Benjamin Lavine, CFA, CAIA
- Global stocks returned 2.7% led by Europe and the U.S., up 3.4% and 3.2%, respectively; Emerging Markets and Japan lagged returning 0.2% and 0.0%, respectively.
- S&P 500 rose 3.2%, led by cyclical and some defensive sectors like Utilities; while consumer sectors and other defensive sectors lagged.
- S&P Small Cap Index was up 4.4%, though outperformance over large caps narrowed towards end of month.
- U.S. thematic, risk-based factors: Quality, Minimum Volatility, High Dividend, and Momentum outperformed the broader market; Value underperformed.
- Fixed income: U.S. High Yield continues to benefit from the beginning year risk-on rally, returning 1.7%. Broader investment grade market was flat, while international fixed income underperformed largely due to a strong U.S. dollar.
- 10-Year U.S. Treasury Yield floated around a tight range of 2.60-2.70%, ending at 2.72% at month-end.

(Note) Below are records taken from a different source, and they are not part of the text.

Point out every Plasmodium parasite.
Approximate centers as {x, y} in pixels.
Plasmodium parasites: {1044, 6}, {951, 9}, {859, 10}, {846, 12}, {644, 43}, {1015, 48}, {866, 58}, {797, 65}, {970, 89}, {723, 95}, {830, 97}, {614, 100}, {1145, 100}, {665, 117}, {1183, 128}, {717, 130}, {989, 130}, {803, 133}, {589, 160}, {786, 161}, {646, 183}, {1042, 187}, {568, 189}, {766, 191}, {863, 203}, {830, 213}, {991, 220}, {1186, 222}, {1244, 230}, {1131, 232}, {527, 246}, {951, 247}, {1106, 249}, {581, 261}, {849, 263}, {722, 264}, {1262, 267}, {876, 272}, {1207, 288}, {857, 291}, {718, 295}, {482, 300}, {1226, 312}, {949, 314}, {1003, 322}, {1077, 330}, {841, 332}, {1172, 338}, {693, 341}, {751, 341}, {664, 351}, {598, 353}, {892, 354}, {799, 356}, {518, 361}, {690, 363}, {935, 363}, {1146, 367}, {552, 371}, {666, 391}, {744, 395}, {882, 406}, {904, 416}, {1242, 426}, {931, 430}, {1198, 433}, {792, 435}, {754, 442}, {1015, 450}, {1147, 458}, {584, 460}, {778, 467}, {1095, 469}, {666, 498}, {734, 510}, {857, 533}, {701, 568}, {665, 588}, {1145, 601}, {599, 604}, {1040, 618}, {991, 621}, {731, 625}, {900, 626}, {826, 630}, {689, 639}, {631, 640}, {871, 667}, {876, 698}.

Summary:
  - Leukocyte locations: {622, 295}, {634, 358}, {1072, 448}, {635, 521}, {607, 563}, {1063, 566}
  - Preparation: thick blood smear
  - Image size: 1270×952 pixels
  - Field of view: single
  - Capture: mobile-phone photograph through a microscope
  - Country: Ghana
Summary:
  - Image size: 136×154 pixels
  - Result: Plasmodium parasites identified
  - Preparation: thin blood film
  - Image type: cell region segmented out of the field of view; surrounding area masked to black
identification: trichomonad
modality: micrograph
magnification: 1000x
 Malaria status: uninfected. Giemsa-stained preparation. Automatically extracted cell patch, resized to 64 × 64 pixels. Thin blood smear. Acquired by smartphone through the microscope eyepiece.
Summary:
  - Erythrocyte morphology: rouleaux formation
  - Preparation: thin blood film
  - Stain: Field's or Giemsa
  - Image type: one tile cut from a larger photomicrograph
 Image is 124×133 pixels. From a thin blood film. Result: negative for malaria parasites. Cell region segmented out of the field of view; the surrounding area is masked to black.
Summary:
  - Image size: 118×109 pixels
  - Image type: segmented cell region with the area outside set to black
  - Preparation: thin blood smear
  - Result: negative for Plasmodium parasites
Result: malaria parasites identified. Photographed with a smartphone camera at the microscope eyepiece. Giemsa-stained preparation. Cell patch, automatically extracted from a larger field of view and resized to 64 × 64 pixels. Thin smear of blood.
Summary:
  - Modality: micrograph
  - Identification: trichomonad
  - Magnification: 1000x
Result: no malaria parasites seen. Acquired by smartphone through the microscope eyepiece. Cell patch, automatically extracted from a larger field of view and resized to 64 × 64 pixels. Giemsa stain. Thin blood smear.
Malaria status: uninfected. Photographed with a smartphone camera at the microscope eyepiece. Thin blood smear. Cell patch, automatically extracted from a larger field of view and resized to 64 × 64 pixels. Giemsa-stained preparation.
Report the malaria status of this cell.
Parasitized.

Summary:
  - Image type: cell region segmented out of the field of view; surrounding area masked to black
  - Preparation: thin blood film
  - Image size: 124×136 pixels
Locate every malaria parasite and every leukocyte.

- Investors continue to look past the weakening macroeconomic and earnings environment: 1) China: signs of increasing fiscal and monetary stimulus (rising credit, tax cuts, increased government borrowing) to boost a slowing economy; 2) Global Central Bank easing and the willingness of the U.S. Federal Reserve to let inflation run above target for the time being.
- Investors hopeful of a near-term resolution to the U.S./China trade conflict with an expected deal to be signed in Mid-March, as well as a BREXIT delay.
- Can the Fed and China engineer a soft landing that maintains the current global growth cycle, while not prompting global central banks to tighten? This remains the central macro issue for 2019.